## Request
Copy the line with "In the photograph, which" and all lines following it through the last line of the entries, exactly as written.

(Spatial relation data)

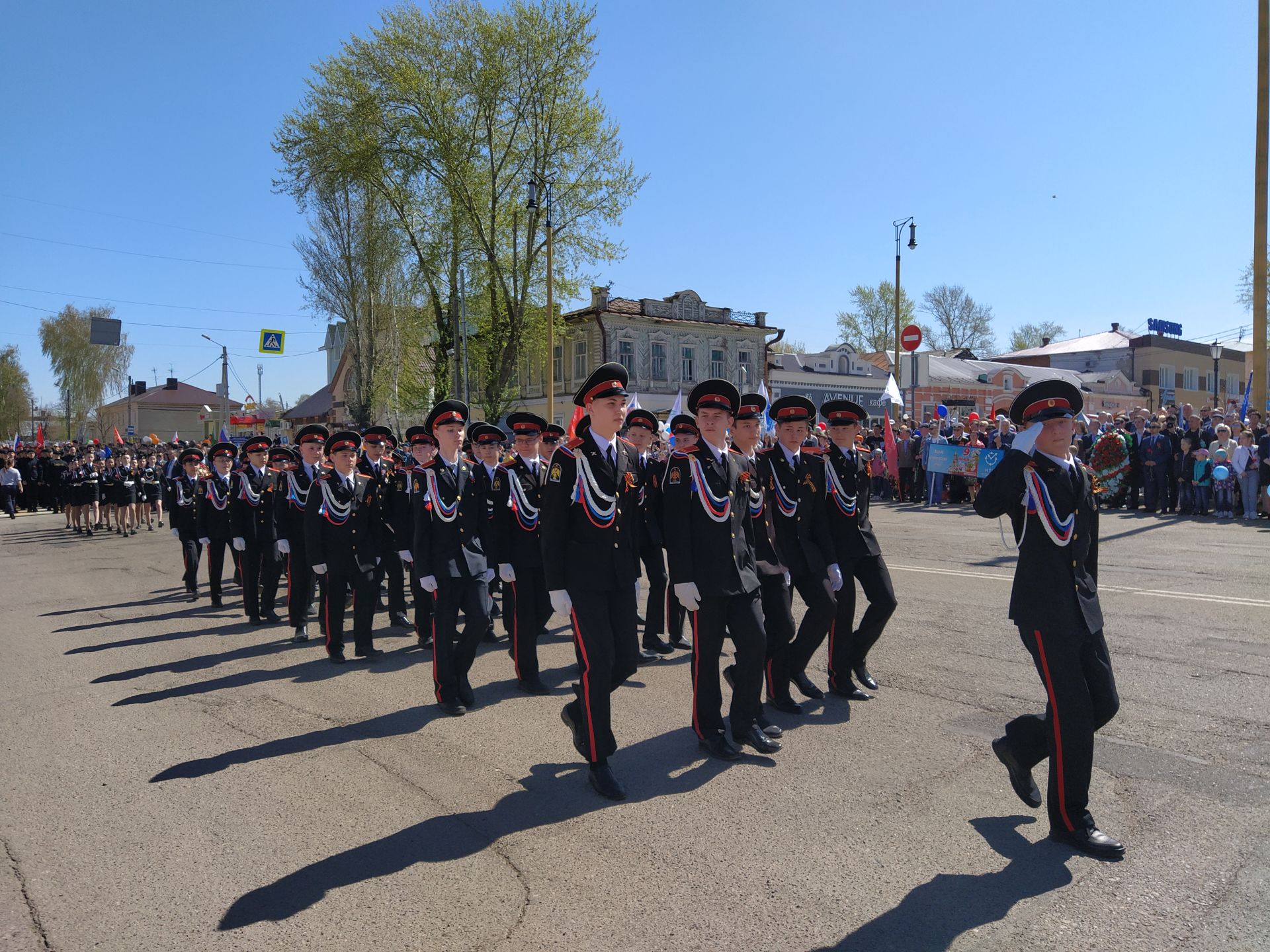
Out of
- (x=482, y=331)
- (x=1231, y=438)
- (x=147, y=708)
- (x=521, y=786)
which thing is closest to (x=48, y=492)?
(x=482, y=331)

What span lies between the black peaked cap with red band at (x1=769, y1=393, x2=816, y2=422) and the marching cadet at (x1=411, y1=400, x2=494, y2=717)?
7.71 ft

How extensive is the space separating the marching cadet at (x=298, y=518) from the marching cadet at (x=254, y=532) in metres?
0.59

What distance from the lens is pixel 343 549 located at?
25.9 ft

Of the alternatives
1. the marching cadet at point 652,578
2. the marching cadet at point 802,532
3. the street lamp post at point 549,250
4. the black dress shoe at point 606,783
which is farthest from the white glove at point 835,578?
the street lamp post at point 549,250

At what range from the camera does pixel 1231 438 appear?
18031mm

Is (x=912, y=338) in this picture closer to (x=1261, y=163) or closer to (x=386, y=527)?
(x=1261, y=163)

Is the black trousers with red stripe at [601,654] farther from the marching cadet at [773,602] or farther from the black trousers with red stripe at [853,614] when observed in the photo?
the black trousers with red stripe at [853,614]

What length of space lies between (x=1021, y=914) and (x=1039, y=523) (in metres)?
1.67

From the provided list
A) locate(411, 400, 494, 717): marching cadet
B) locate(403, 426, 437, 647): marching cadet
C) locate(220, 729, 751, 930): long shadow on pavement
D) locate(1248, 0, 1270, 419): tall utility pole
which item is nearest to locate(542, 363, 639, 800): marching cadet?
locate(220, 729, 751, 930): long shadow on pavement

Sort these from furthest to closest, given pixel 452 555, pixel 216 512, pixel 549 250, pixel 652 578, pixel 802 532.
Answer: pixel 549 250, pixel 216 512, pixel 652 578, pixel 452 555, pixel 802 532

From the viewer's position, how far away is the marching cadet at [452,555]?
20.3ft

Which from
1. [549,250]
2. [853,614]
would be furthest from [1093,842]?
[549,250]

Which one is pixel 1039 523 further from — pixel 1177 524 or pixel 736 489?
pixel 1177 524

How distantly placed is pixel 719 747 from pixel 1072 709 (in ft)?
6.25
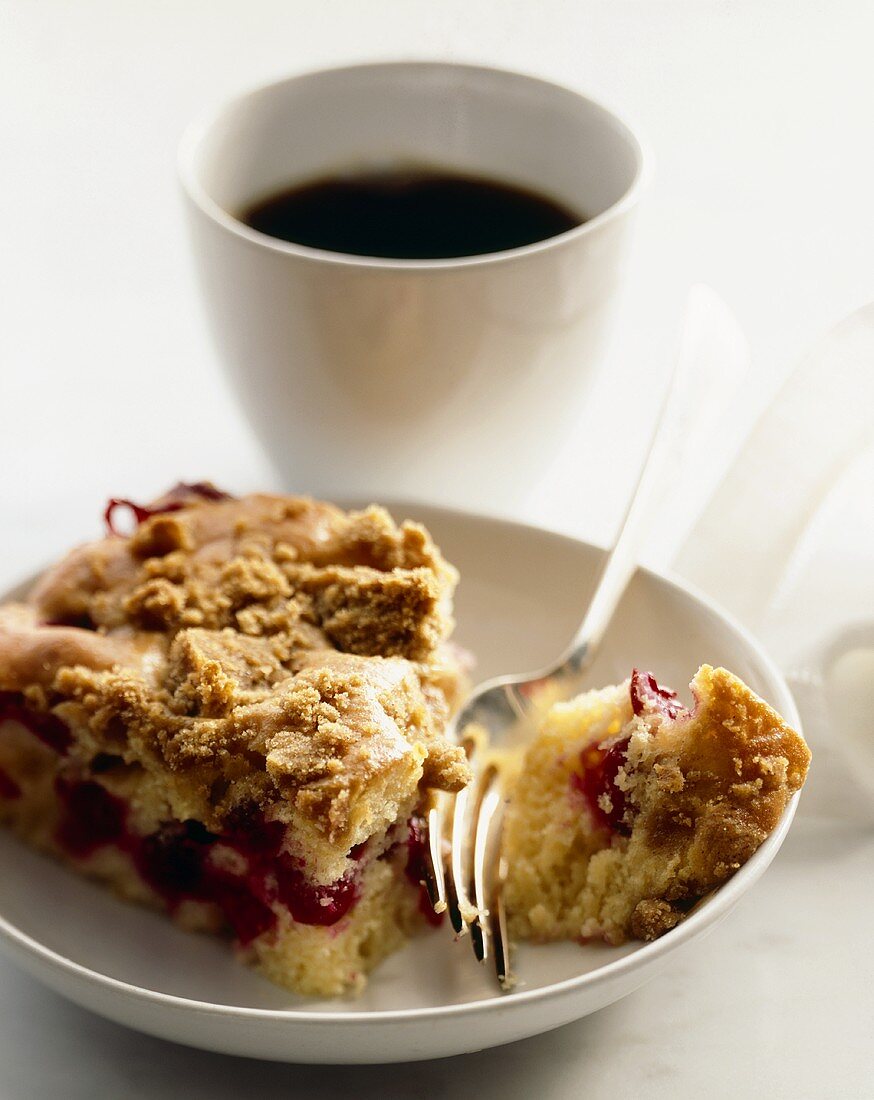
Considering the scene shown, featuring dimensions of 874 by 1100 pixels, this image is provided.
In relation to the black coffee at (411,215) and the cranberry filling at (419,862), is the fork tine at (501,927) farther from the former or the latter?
the black coffee at (411,215)

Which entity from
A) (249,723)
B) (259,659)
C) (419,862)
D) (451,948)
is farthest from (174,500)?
(451,948)

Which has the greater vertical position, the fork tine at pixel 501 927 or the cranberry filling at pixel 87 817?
the fork tine at pixel 501 927

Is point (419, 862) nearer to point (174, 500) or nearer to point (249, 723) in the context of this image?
point (249, 723)

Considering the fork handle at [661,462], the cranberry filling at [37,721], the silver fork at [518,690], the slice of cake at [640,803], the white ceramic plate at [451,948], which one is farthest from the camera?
the fork handle at [661,462]

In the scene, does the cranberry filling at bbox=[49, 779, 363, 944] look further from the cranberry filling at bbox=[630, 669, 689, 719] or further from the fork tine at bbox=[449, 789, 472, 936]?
the cranberry filling at bbox=[630, 669, 689, 719]

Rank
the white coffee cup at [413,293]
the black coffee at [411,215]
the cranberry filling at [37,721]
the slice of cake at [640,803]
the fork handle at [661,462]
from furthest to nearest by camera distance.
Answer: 1. the black coffee at [411,215]
2. the white coffee cup at [413,293]
3. the fork handle at [661,462]
4. the cranberry filling at [37,721]
5. the slice of cake at [640,803]

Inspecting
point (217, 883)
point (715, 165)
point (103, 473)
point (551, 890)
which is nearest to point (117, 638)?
point (217, 883)

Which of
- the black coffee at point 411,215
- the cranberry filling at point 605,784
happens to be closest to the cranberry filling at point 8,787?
the cranberry filling at point 605,784
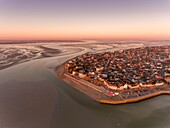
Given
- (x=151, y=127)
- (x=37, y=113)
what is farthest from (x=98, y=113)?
(x=37, y=113)

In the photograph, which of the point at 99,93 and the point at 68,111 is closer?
the point at 68,111

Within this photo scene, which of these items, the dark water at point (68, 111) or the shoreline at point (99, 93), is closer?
the dark water at point (68, 111)

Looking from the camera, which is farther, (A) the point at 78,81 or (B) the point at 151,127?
(A) the point at 78,81

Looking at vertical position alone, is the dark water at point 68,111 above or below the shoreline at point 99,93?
below

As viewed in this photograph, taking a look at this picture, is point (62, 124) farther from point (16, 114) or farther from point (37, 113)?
point (16, 114)

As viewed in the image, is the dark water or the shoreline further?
the shoreline

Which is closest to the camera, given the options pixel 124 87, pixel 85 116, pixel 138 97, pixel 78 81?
pixel 85 116

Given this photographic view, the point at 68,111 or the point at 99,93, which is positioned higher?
the point at 99,93

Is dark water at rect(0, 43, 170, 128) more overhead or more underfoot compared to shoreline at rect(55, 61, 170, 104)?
more underfoot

## Output below
In the photograph, which of the point at 99,93 and the point at 68,111 is closer?
the point at 68,111

Within this photo scene, which of these items, the dark water at point (68, 111) or the shoreline at point (99, 93), is closer?
the dark water at point (68, 111)

Looking from the camera, which is farther, (A) the point at 78,81 or (B) the point at 151,127?
(A) the point at 78,81

Looking at vertical position alone, is the dark water at point 68,111 above or below the shoreline at point 99,93?
below

As viewed in this photograph, taking a look at this picture, is point (62, 124) farther from point (16, 114) or farther from point (37, 113)?
point (16, 114)

As viewed in the image, is the dark water or the shoreline further?
the shoreline

Which is closest to the camera, given the options pixel 124 87, pixel 85 116, pixel 138 97, pixel 78 81?
pixel 85 116

Given this photographic view, the point at 68,111 or the point at 99,93, which is positioned higher?
the point at 99,93

Is dark water at rect(0, 43, 170, 128) more overhead or more underfoot compared to shoreline at rect(55, 61, 170, 104)?
more underfoot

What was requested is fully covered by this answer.